• **WHAT THIS TASK INVOLVES**
Could you continue the commentary on trade paperbacks, pamphlet comics, and John Byrne's argument, starting after its final sentence?

• **SOURCE EXTRACT**

_ _ _ _ _

To respond quickly to Dirk Deppey’s response to my response to him, I think (and thought then) that we are basically of the same opinion, but I haven’t dropped my quibbly attitude.

As far as I could tell from a cursory reading of John Byrne’s rant (and I wouldn’t want to give it more thought even if I were able to think beyond when I can take another decongestant pill and whether I’ll be able to breathe clearly enough to sleep tonight) the entire focus of the argument was on trade paperback collections of mainstream comments “mainstream” comics. Even the passage Deppey quoted, Byrne’s statement that trade-only publishing would be too expensive for companies to handle and have too little return in terms of drawing in new readers, need not be read as talking about anything more than the mainstream “mainstream” comics market. I assume Byrne does realize that people are buying and reading Blankets and Persepolis and that this is just not what he’s talking about. He’s questioning whether I would have paid $20 to buy Batman: Hush, had it been on the shelf beside Persepolis. In this case, he’s right. I, although not John Byrne’s Platonic Ideal Comics Reader, would be more likely to buy a $3 pamphlet or a minicomic to see if I can get a taste for a creator or story before investing more money and time into it. However I’d be even more likely to pick up a promising trade paperback or graphic novel for free at the library, where pamphlets aren’t readily available, and have bought books based on that. This is how I deal with much of my word-only book purchasing as well, since I want to buy books I’ll lend and read again.

To get back to Dirk Deppey rather than John Byrne, the point I was trying to make and, I think, didn’t is that different genres (or whatever word you’d like to use) employ different marketing strategies. Graphic novels don’t have to be composed of previously released smaller parts, but that’s one way to do it. I’ve read plenty of novels that began as short stories, or that contain previously published short stories, sometimes because I enjoyed the initial story so much that I sought out the larger context. In choosing the examples he did, Deppey actually gave a good implicit rundown of possible alternate, pamphlet-free routes to the graphic novel, which is what he was trying to do. I just think that they’re not what John Byrne was arguing against, and I was saying that having cartoons in Time or multiple reviews and interviews in The New York Times or a highly acclaimed first graphic novel can be seen as (loosely) functional equivalents to having previous pamphlet stories act as teasers for a trade paperback. I just still don’t think this makes what John Byrne said about mainstream superhero trade paperbacks wrong. I’m fully willing to believe he is, although I don’t know the economic details to know whether he’s right on that front, but I still don’t think the existence and success of graphic novels that appeal to a real mainstream readership, or at least some interested subsegment thereof, as opposed to “mainstream” superhero comics readers is actually a refutation of his argument at all.

_ _ _ _ _

• **STORED DATA**
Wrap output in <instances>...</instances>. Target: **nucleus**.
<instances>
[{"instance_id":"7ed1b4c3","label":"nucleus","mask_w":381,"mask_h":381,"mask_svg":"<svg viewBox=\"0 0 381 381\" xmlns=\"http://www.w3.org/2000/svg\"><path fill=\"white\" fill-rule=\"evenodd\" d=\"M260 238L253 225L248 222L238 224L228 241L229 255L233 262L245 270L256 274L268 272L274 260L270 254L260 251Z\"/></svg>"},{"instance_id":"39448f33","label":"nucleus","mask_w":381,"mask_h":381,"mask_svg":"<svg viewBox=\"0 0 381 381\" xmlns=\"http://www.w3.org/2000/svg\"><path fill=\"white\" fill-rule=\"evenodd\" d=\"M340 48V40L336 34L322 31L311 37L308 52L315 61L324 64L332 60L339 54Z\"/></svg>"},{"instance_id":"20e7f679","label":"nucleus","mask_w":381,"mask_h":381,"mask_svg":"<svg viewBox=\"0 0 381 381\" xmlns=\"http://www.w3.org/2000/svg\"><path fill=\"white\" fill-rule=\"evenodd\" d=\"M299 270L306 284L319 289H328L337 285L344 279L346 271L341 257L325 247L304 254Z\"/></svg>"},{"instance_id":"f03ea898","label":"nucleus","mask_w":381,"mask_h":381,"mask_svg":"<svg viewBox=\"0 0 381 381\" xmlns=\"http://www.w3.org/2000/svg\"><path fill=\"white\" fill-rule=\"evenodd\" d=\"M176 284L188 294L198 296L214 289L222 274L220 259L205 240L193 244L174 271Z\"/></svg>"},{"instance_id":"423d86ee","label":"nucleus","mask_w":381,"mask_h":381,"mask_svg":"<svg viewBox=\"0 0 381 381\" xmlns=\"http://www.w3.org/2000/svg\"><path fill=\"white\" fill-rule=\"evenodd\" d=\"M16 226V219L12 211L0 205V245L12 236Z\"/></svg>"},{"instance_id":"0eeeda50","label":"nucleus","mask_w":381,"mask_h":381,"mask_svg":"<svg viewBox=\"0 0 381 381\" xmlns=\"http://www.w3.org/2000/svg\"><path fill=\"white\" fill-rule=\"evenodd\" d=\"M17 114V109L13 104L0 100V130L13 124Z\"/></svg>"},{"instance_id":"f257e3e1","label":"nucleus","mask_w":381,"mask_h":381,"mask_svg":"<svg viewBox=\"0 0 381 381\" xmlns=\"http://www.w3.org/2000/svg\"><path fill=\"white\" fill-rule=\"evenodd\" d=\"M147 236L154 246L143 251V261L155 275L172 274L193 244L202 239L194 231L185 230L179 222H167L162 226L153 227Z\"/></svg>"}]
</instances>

_ _ _ _ _

• **ANSWER TO THIS PROBLEM**
  1. Barry says:

    Found your page thanks to Dirk’s link and I will say I agree 100% with your coments. I even posted more or less exactly what you’ve written, that Byrne is not referring to anything non-superhero/four-color/DC/Marvel/Dark Horse/Image. Just books from those company and mainly that genre. I’m pretty certain he’s not even aware of books like Blankets and Persepolis, as he doesn’t even read or know about most superhero books, much less black and white independent autobio graphic novels. So yeah, he’s pretty ignorant about that corner of the comics world and he’s not all wrong about fans not wanting to drop 18-20 bucks on a superhero ogn. Then again, if the superhero publishers can find an inexpensive way to sell their books in 4-color digest format, like Marvel’s upcoming Marvel Age experiment, it might be worth it to get that elusive, coveted youth readership. Otherwise, I have a feeling the single books aren’t going anywhere, as the current readership tend to enjoy that immediate Wednesday gratification and are unable to escape the collectors mentality to wait 6 months or more for a trade that may or may not come along.

    — 12 January 2004 at 5:30 pm (Permalink)

  2. Rose says:

    I’m glad, though not surprised, that I’m not the only one who read things this way. Where were your comments posted?

    That’s a good point about the collector mentality. I really think that there are a lot of people who don’t buy trades because you can’t have that satisfying bagging-and-boarding experience. I buy my comics to read, so I’m open to a lot of formats, but there are plenty of people who really are collectors and want one copy to save and one to touch.

    I do share comics with my little brother, who’s in the coveted 12-year-old somewhat nerdy boy demographic, but I tend to lend trades when available because they’re more substantial and there will be a longer wait before he’s knocking on my door asking for more comics. I’m trying not to encourage the comics-as-fetish-object mindset in him, and he’s read and enjoyed everything from Good-Bye, Chunky Rice and Sweater Weather to Young Justice and the Gus Beezer books (both in pamphlet form) to Cynicalman and especially Pam Bliss’s minicomics. If he’s any indicator, young readers are open to comics but have other uses for their limited spending money (in his case, mostly video game gear).

    I’m a little skeptical about the Marvel Age books because of the art, since I think anime-drenched kids might be able to tell it’s derivative and more than a little bizarre (although I hope this is only true of the preview look) but at least these are stories that hooked a generation of young readers before. Maybe they’re strong enough to pull it off again. I guess I can check with my brother when the time comes.